Proposition de loi portant diverses mesures de justice sociale

Qu'est-ce qu'une procédure législative ?

La proposition de loi prévoyait initialement d'individualiser l'attribution de l'allocation aux adultes handicapés (AAH) en supprimant la prise en compte des revenus du conjoint. Plutôt que la déconjugalisation, le gouvernement a fait adopter par un vote bloqué la création d'un abattement forfaitaire sur les revenus du conjoint.

Où en est-on ?

  1. Étape 1 validée

    30 décembre 2019

    Dépôt au parlement

  2. Étape 2 en cours

    17 juin 2021

    Examen et adoption

    2ème lecture

  3. Étape 3 à venir

    Promulgation

L'essentiel de la proposition de loi

Ce texte a pour ambition d’améliorer l’autonomie et la prise en charge des personnes en situation de handicap. Tel qu'adopté en deuxième lecture, il propose :

  • de créer un abattement forfaitaire sur les revenus du conjoint, concubin ou partenaire pacsé du bénéficiaire de l'allocation aux adultes handicapés (AAH), au lieu de l'abattement actuel de 20%. La création de cet abattement est issue d'un amendement du gouvernement, qui a supprimé la mesure phare du texte, à savoir la suppression dans le calcul de l'allocation aux adultes handicapés (AAH) de la prise en compte des revenus du conjoint ou du partenaire ou du concubin.
    Le montant de cet abattement forfaitaire, qui s'appliquerait pour les allocations dues à partir de 2022, doit encore être prévu par décret. D'après le gouvernement, s'il était fixé à 5 000 euros, il permettrait que des bénéficiaires de l’AAH dont le conjoint est rémunéré au SMIC puissent conserver l’AAH à taux plein (903 euros par mois). Plus de 60% des 150 000 couples dont le bénéficiaire de l'AAH est inactif conserveraient ainsi leur AAH à 903 euros, au lieu de 45% des couples aujourd'hui ;
  • de reporter à 65 ans la limite d’âge pour demander le bénéfice de la prestation de compensation du handicap (PCH). Cette limité d'âge est aujourd'hui fixée à 60 ans. Ainsi, si le handicap survient après 60 ans, seule l’allocation personnalisée d’autonomie (APA) peut être demandée. Or, les plans d’aide au titre de l’APA sont moins importants que ceux proposés au titre de la PCH ;
  • d'exclure, sur amendement du Sénat, les primes versées par l’État aux sportifs de l’équipe de France médaillés aux jeux paralympiques et les aides ponctuelles de l'Agence nationale du sport aux sportifs de haut-niveau du calcul du plafond de ressources d’attribution des différentes prestations versées aux personnes handicapées, en particulier l'AAH et la PCH.

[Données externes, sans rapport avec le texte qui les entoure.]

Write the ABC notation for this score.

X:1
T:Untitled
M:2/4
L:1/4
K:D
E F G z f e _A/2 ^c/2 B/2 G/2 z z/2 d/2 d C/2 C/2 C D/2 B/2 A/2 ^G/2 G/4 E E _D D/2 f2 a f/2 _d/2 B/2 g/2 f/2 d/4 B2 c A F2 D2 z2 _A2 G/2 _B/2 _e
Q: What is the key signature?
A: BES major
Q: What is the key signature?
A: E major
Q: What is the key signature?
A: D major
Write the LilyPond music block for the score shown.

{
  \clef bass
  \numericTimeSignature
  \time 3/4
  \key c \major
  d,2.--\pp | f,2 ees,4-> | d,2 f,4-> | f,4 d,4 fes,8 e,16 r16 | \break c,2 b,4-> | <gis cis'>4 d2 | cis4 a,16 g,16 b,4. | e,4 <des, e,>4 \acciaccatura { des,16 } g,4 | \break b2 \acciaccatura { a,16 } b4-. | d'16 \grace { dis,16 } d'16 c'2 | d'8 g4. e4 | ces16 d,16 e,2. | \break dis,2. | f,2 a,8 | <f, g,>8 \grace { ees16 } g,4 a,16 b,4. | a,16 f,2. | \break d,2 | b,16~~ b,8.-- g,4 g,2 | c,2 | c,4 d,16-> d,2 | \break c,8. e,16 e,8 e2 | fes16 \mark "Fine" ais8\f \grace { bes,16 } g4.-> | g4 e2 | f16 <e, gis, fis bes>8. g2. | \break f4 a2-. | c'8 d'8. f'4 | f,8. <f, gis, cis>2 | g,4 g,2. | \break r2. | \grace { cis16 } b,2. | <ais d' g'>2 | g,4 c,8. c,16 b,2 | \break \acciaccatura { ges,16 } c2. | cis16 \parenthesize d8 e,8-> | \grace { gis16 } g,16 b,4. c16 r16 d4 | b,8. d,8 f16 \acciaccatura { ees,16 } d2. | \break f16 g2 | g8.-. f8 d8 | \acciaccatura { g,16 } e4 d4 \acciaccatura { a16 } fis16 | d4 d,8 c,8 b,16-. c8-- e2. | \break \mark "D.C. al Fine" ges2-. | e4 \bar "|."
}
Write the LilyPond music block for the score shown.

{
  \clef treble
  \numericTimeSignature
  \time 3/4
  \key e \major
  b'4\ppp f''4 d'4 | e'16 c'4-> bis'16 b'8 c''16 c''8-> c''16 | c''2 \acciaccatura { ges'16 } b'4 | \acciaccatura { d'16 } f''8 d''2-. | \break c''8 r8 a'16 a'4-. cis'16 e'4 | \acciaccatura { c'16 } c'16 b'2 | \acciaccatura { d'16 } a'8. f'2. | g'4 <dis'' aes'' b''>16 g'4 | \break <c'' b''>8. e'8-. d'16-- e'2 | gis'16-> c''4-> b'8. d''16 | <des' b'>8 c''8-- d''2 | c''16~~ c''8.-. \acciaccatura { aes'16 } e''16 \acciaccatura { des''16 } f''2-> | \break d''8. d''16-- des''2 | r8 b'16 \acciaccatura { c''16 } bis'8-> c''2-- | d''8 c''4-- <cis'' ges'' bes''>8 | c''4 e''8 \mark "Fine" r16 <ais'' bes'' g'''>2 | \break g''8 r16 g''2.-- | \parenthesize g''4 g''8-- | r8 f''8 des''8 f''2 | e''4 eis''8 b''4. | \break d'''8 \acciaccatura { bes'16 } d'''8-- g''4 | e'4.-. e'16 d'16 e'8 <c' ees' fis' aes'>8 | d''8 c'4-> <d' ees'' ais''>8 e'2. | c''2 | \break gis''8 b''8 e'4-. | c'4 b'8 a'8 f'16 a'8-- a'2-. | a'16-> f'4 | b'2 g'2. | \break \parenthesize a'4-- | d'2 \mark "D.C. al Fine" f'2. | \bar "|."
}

Le Sénat doit désormais examiner la proposition de loi en deuxième lecture, à une date non encore connue.

À noter

L'inscription de cette proposition à l'ordre du jour du Sénat le 9 mars 2021, plus d'un an après son vote par l'Assemblée nationale, s'explique par le succès d'une pétition demandant la déconjugalisation de l'AAH sur la plateforme dédiée du Sénat. Cette pétition, déposée par une allocataire de l'AAH en septembre 2020, a recueilli plus de 100 000 signatures.